» GOAL OF THE EXERCISE: Filter the entries beneath this task, copying only the lines that hold the word "photo".

### DATA UNDER STUDY ###

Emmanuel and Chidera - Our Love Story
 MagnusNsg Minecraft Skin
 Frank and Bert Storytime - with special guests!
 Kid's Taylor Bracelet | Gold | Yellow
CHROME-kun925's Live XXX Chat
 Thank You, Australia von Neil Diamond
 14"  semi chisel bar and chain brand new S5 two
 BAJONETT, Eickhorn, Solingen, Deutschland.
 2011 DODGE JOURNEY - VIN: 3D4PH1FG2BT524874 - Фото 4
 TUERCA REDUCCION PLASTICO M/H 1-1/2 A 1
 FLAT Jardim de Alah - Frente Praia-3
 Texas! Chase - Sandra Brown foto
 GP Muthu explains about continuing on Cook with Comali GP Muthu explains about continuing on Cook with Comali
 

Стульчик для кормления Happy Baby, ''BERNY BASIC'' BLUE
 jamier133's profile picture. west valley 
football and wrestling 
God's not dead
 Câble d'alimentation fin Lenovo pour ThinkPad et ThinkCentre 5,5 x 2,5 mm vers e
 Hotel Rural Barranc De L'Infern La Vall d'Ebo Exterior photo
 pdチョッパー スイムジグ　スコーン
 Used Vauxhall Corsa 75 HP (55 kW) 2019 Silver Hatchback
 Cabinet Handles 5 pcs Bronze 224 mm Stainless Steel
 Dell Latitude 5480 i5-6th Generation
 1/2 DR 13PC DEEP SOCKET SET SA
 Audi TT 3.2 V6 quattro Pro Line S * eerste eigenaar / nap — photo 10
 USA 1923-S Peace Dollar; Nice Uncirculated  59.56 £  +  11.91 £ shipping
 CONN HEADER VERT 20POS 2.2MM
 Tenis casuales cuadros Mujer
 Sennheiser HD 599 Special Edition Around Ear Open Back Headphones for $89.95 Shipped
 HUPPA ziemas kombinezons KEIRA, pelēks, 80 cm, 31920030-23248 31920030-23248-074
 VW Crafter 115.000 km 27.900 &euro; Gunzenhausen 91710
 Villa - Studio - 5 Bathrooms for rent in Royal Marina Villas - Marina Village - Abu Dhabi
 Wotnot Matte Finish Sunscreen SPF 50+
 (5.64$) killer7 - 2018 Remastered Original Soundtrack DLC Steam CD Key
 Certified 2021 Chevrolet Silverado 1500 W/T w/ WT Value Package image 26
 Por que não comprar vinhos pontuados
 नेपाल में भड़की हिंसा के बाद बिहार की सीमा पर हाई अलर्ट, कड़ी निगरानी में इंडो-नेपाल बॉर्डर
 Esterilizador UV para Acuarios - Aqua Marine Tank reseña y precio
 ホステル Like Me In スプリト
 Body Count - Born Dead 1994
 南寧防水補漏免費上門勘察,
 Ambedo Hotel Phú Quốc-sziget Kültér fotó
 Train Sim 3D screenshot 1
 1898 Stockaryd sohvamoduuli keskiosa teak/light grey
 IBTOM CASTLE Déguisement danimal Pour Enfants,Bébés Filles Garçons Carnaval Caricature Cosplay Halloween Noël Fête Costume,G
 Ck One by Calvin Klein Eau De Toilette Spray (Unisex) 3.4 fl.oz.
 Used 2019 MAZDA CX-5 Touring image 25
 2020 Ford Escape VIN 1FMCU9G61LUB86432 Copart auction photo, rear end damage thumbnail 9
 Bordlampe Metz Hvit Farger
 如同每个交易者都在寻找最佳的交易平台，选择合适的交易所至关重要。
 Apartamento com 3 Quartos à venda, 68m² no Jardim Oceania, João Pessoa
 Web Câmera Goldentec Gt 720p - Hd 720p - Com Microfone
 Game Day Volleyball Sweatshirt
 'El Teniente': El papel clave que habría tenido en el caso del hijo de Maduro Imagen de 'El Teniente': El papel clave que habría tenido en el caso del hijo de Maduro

###

» SOLUTION TO THE EXERCISE:
 Hotel Rural Barranc De L'Infern La Vall d'Ebo Exterior photo
 Audi TT 3.2 V6 quattro Pro Line S * eerste eigenaar / nap — photo 10
 2020 Ford Escape VIN 1FMCU9G61LUB86432 Copart auction photo, rear end damage thumbnail 9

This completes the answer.